The geopolitical one, out of the company’s hands, is the apparent escalation in import tariffs by China targetting selected Australian industries. About 80 per cent of a2’s earnings are derived from infant formula exports to China, Morningstar estimates. But, so far so good for dairy products and New Zealand.

  • “We expect the firm’s market share to climb to about 16 per cent by fiscal 2030 from more than 6 per cent in fiscal 2019, although competition, increased marketing needs, and channel gyrations related to COVID-19 present near-term risks,” the Morningstar report says.

    The report, written by Adam Fleck, director of equity research for ANZ, also says the company has market share opportunities for fresh milk sales in North America and other global dairy products.

    Adam Fleck

    This supports Morningstar’s outlook for the company of 12 per cent in annual per-share earnings growth over the next decade.

    “And with minimal capital investment needs a2 is set to enjoy stellar returns on invested capital and strong free cash flow,” Fleck says. “We think the firm has carved out a narrow economic moat, owing to its brand intangible assets.”

    The local political challenge lies mainly with the company’s chairman, David Hearn, who took issue with what he believed were disparaging remarks made by Jayne Hrdlicka, a former chief executive, in a profile published in Fairfax’s ‘Good Weekend’ magazine in March. She had defended her spending on consultants Bain & Co, her previous employer, and was quoted as saying that a2 had no IT people when she joined.

    More interestingly for the readers, she also said that she had left the company because her husband had contracted cancer, whereas there had been a lot of speculation at the time about whether she had been asked to leave because of a rift with the board. This speculation was not doused by the board at the time and subsequently fanned in the subsequent war of words between Hearn and Hrdlicka.

    Hearn sent a letter to her saying she was in breach of her separation agreement after leaving a2 in December 2019. He’s asked for three “corrections” to the report and when she did not oblige, sent a letter to Fairfax.

    According to the Fairfax’s ‘Australian Financial Review’, in a separate report, Hrdlicka accused London-based Hearn of “sending an email full of confidential and private correspondence to the media to inflict maximum personal damage upon her”.

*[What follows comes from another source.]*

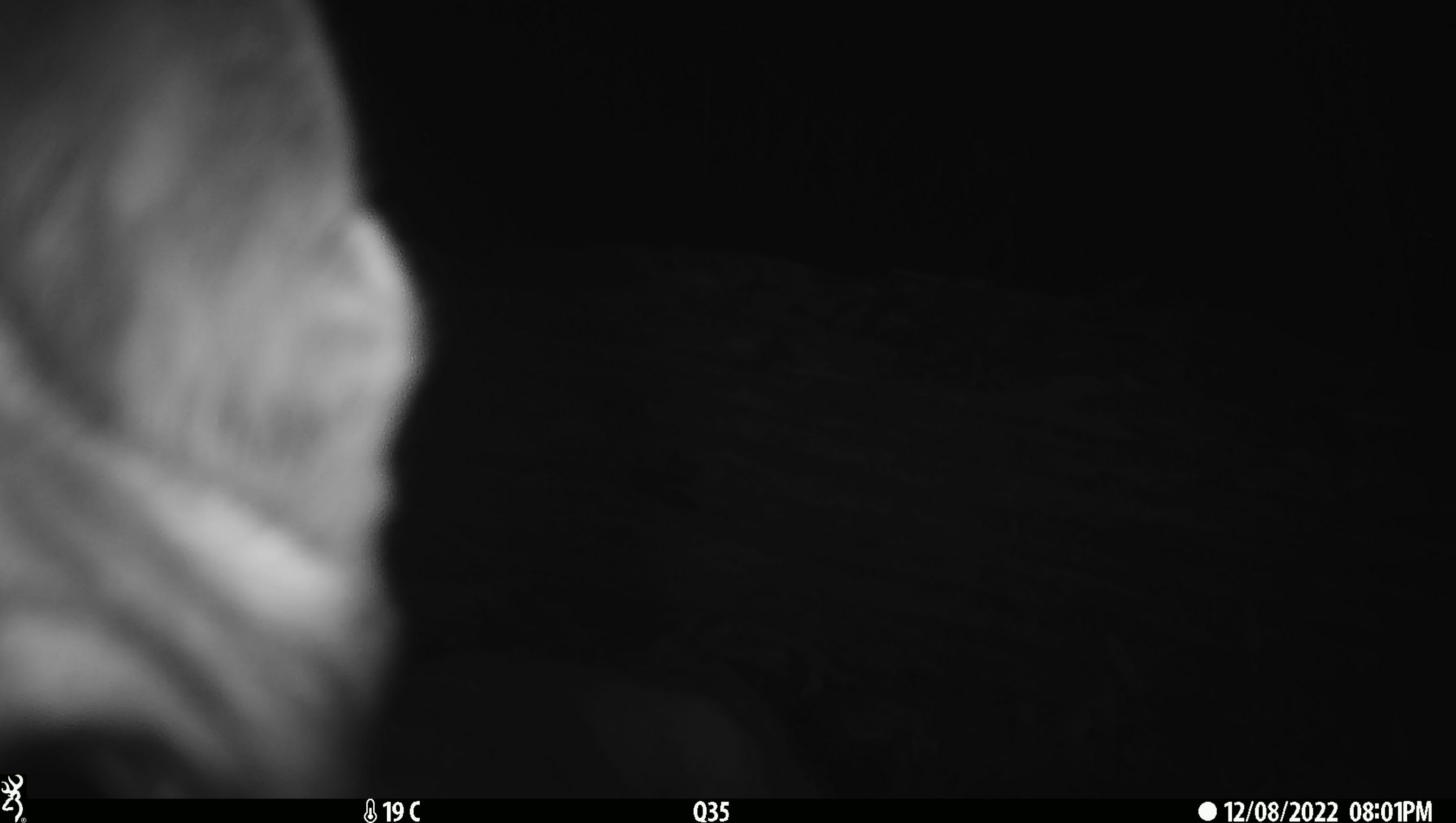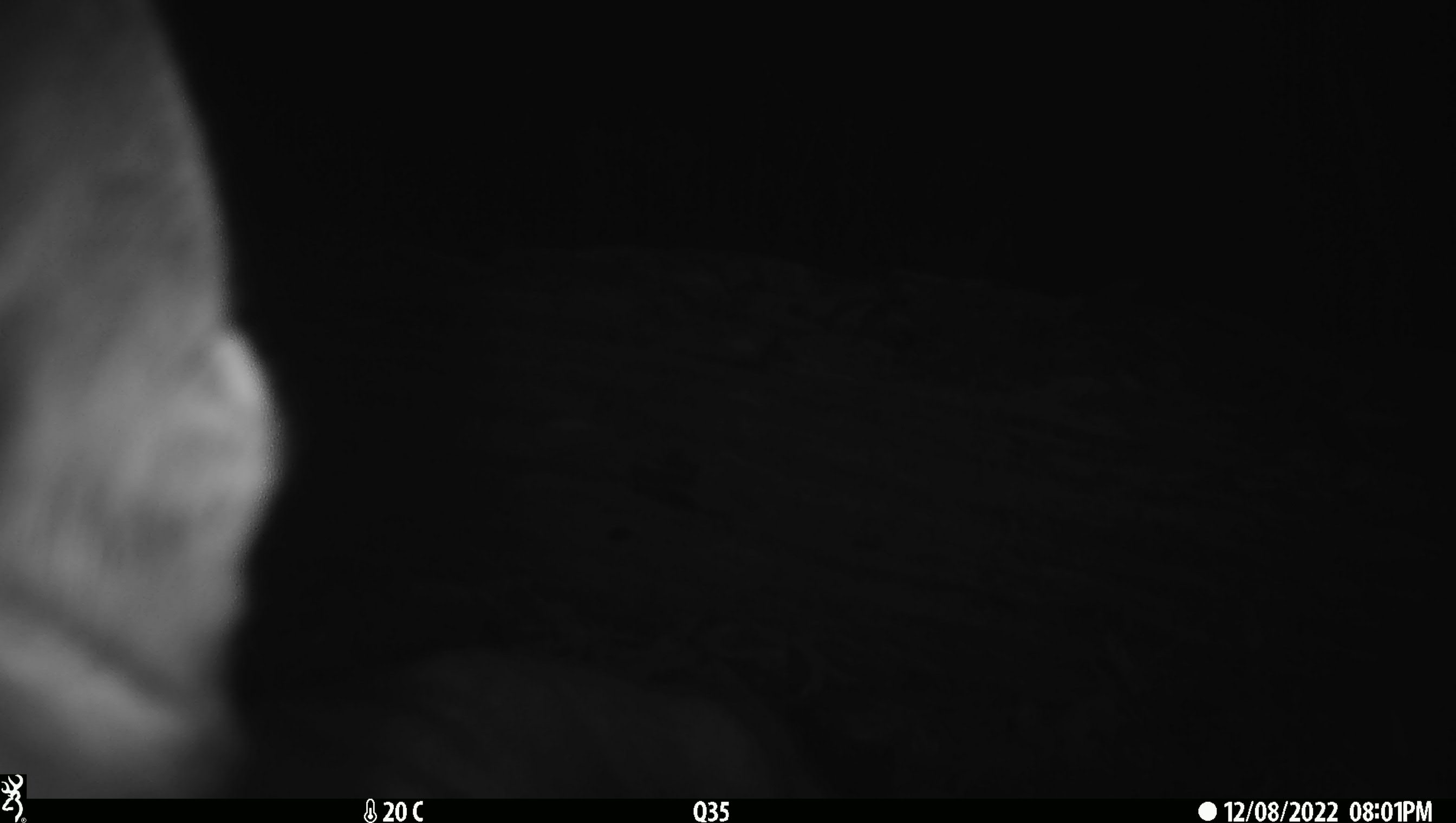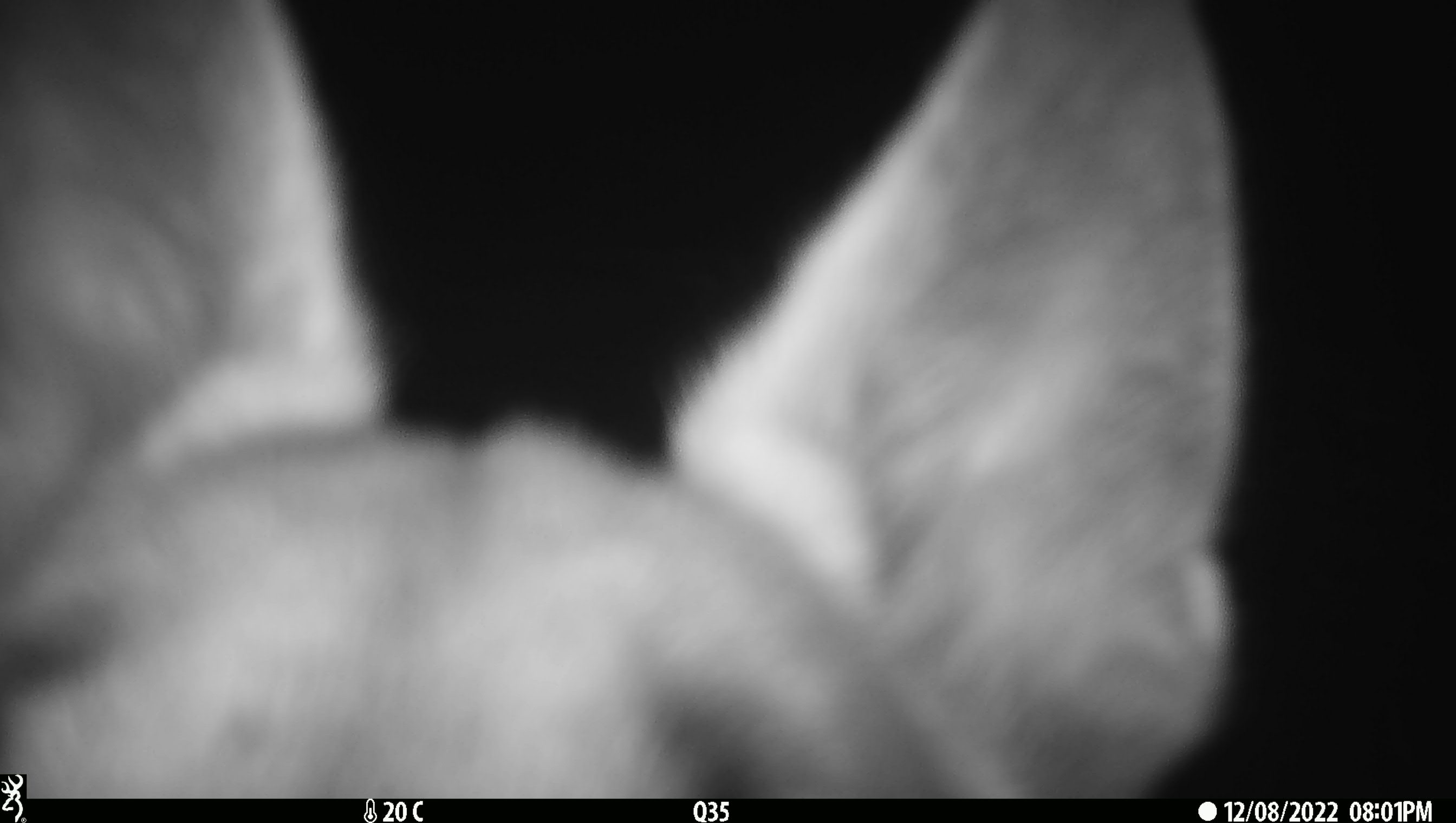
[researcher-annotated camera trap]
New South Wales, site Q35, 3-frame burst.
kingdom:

    Hrdlicka, now the chief executive of Virgin Australia, said in the original profile piece that a2 had not handled her departure very well.

    The five-star rating was announced this week (March 29) after the stock had drifted lower to $7.94 a share. It subsequently slipped further to $7.81 the following day. This compares with $8.76 at the time the stock was last assessed, as four stars, on February 25. The stock’s 12-month peak was $12.64 at the end of December.

    The maintained four-star rating in February was despite an earnings downgrade in February which “left a sour taste” but did not spoil the long-term outlook, leaving the shares as “attractive”.